I'm on an H1B and bought my own home. And I pay more in property taxes since I'm ineligeible for the homestead excemption and save-our-homes cap. All of the H1B's I know don't rent. They buy. And they don't lived packed in their abodes. But then again, they are from Canada or western Europe where living standards are comparable with the U.S. And we don't send money back home. We use it to live here. Please do not make such blanket generalizations when there are a lot of H1B's who are not being exploited by an employer or are hired to displace U.S. workers. The IT sector is giving a very bad reputation to this program.
You are quite right. PhD research scientists with necessary qualifiactions in a desired field, or combination of fields, are hard to find. I'm on an H1B while waiting for permanent residency and I'm aware of the employment situation. There might only be a handful of such experts in the world for a given type of research position and the H1B program is a good way to bring them in when U.S. recruiting comes up empty. But when companies sponsor mass groups of people just to cut labor costs, that is a big problem.
Just imagine how much more would trickle down if the H-1Bs weren't depressing salaries.
ping
H-1Bs have their uses.
I have to chime in with a first-hand observation. Physicians come to the US on H1B visa's from a number of nations. One whom I know immigrated from the Philippines and obtained a job at a clinic run by another immigrant Phillipino physician. The clinic owner requires the new immigrant physician to pay back a cash fee of many thousands of dollars for the privilege of working for him.

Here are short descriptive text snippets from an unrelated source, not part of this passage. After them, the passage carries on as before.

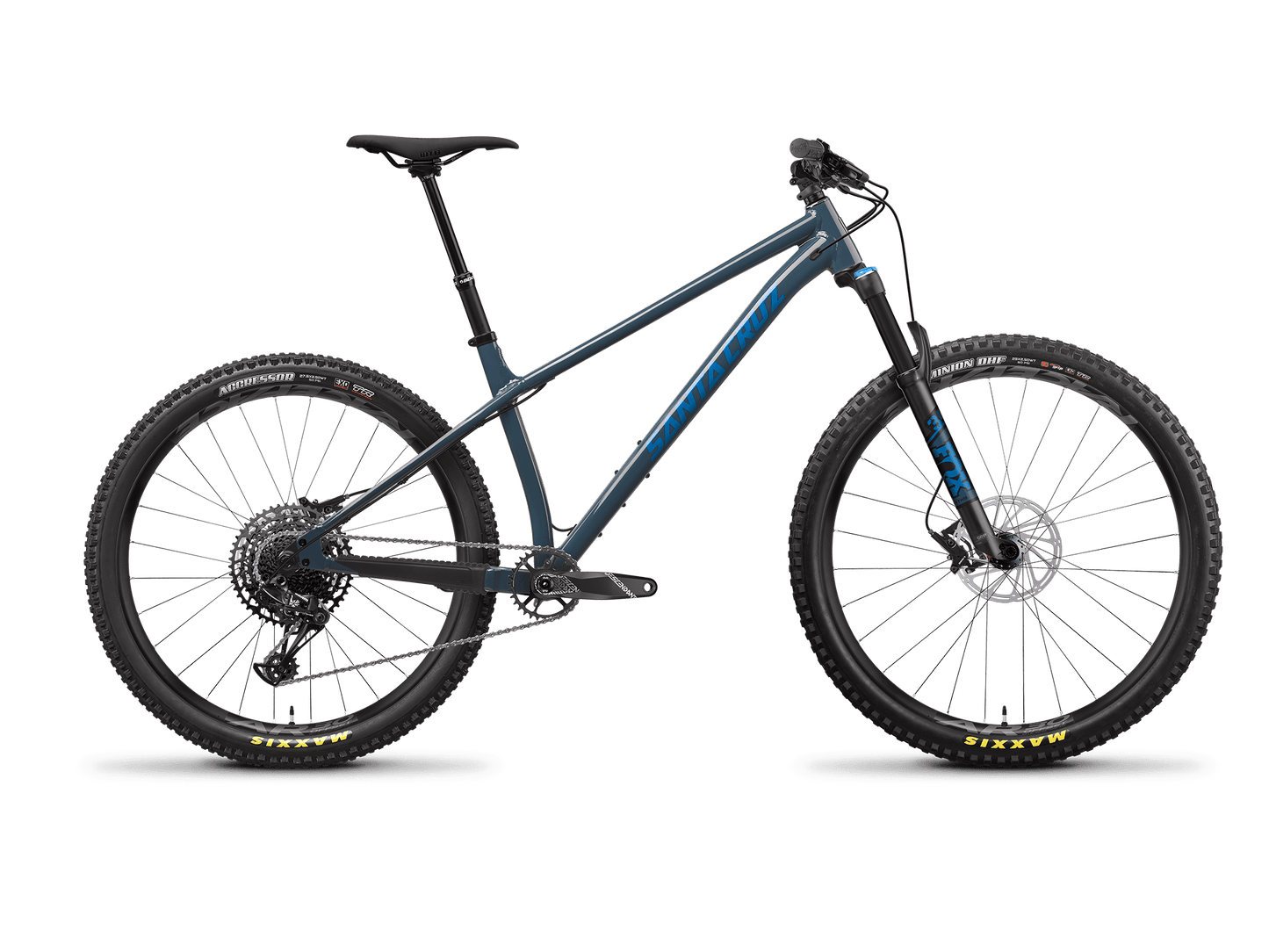 Bicicleta Santa Cruz Chameleon Kit R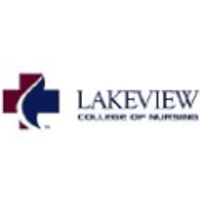 Lakeview College of Nursing logo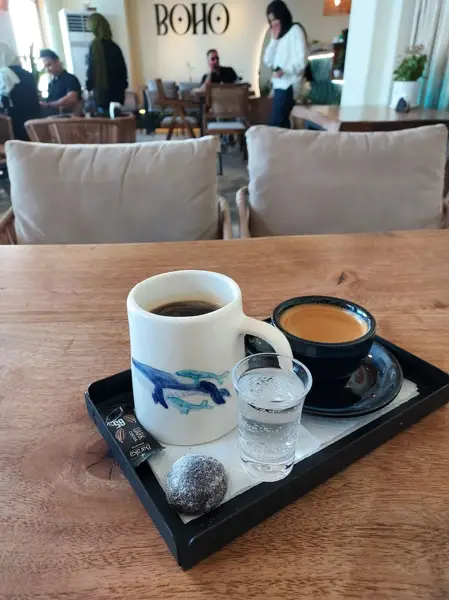  کافه بوهو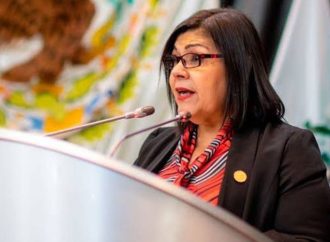 Renuncia Rosa Elena Trujillo, exdiputada local, a Movimiento Ciudadano
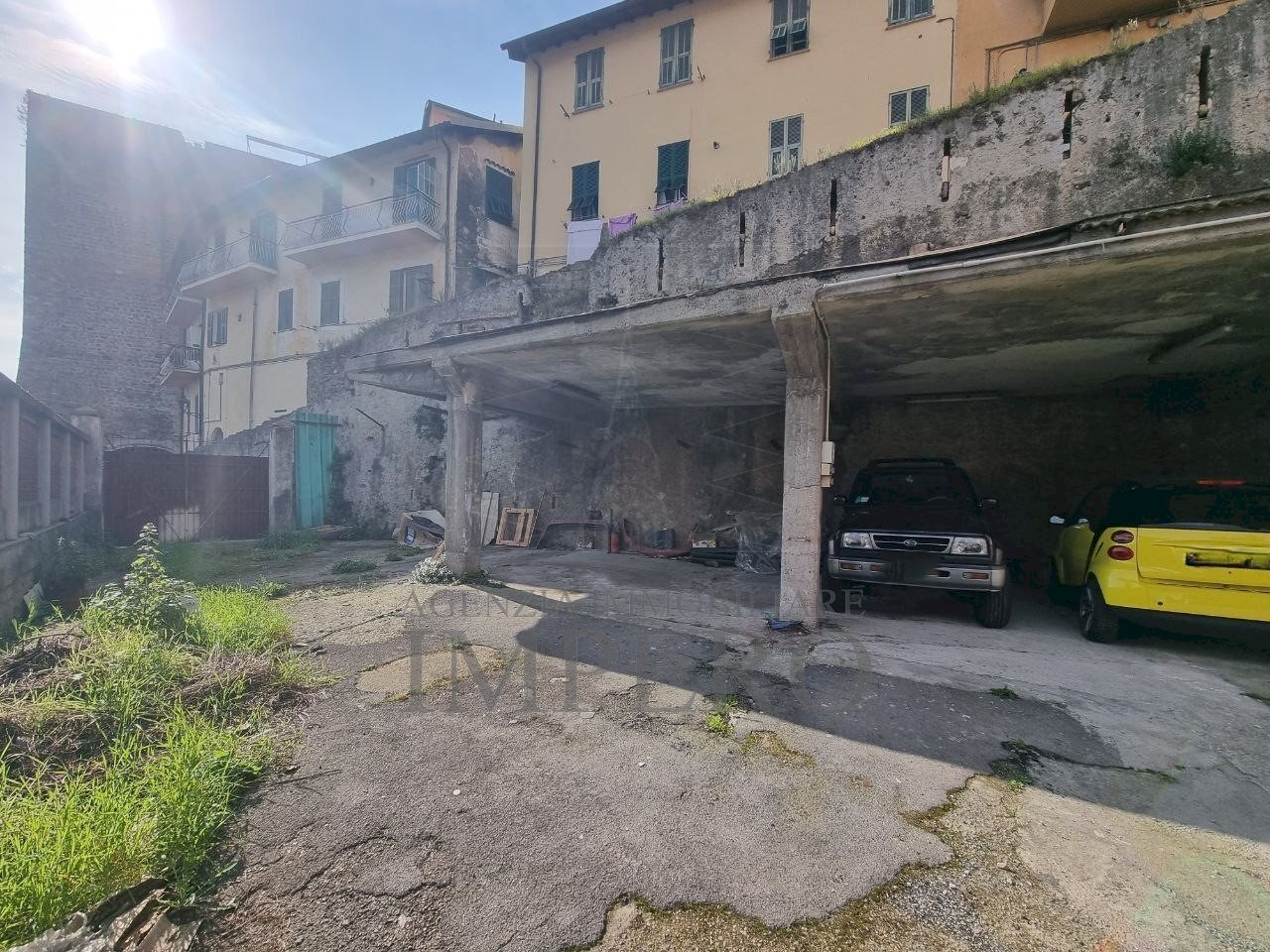 piazzale - Magazzino Via Giovanni Trossarelli 14, Ventimiglia - foto 3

This reduces her salary greatly but if she alerts the US government, she is afraid that she will be deported because she has signed papers saying she will not work for less than the prevailing wage in her profession. The responsibility is on her and she will put up with the cash payback so she can remain employed in the US. I was told this is not a unique occurrence.
I have also noted recently that some physician clinics have raised their "partnership buy-in" fees from nothing or a few thousand dollars to hundreds of thousands of dollars. I spoke with another immigrant physician (probably on H1B but not confirmed) who is in this position and looking for another job. I don't know if the intent is to exploit immigrants but it in effect greatly reduces the salary paid to young physicians in their first few years of practics, many of whom are immigrants but all of whom make a large salary only for tax purposes and in effect must change jobs (and face the same situation again) or pay back a big percentage of the salary they are paid.
I could not agree with you more.
Excellent!
It's just supply and demand at work here (and of course the supply is elevated by the H1Bs) - if salaries for CS majors were higher, i.e., less supply and/or more demand, you'd see a lot more people investing the effort to enter the field.
Personally I'm wondering why I worked my @$$ of in engineering school to watch teachers make more than me for 3/4 of a year's work.
As I noted earlier, I think one of the unintended effects is locking certain professions at an essentially entry level compensation structure. Thats not uncommon in unskilled and skilled trades. Clearly its a disincentive to education and innovation, note my next comment. My impression is that those issues werent addressed by government in the creation of the H1B program, that many of the "shortages" result from an unwillingness by employees to revert to entry level compensation, and that the real incentive is largely cost savings.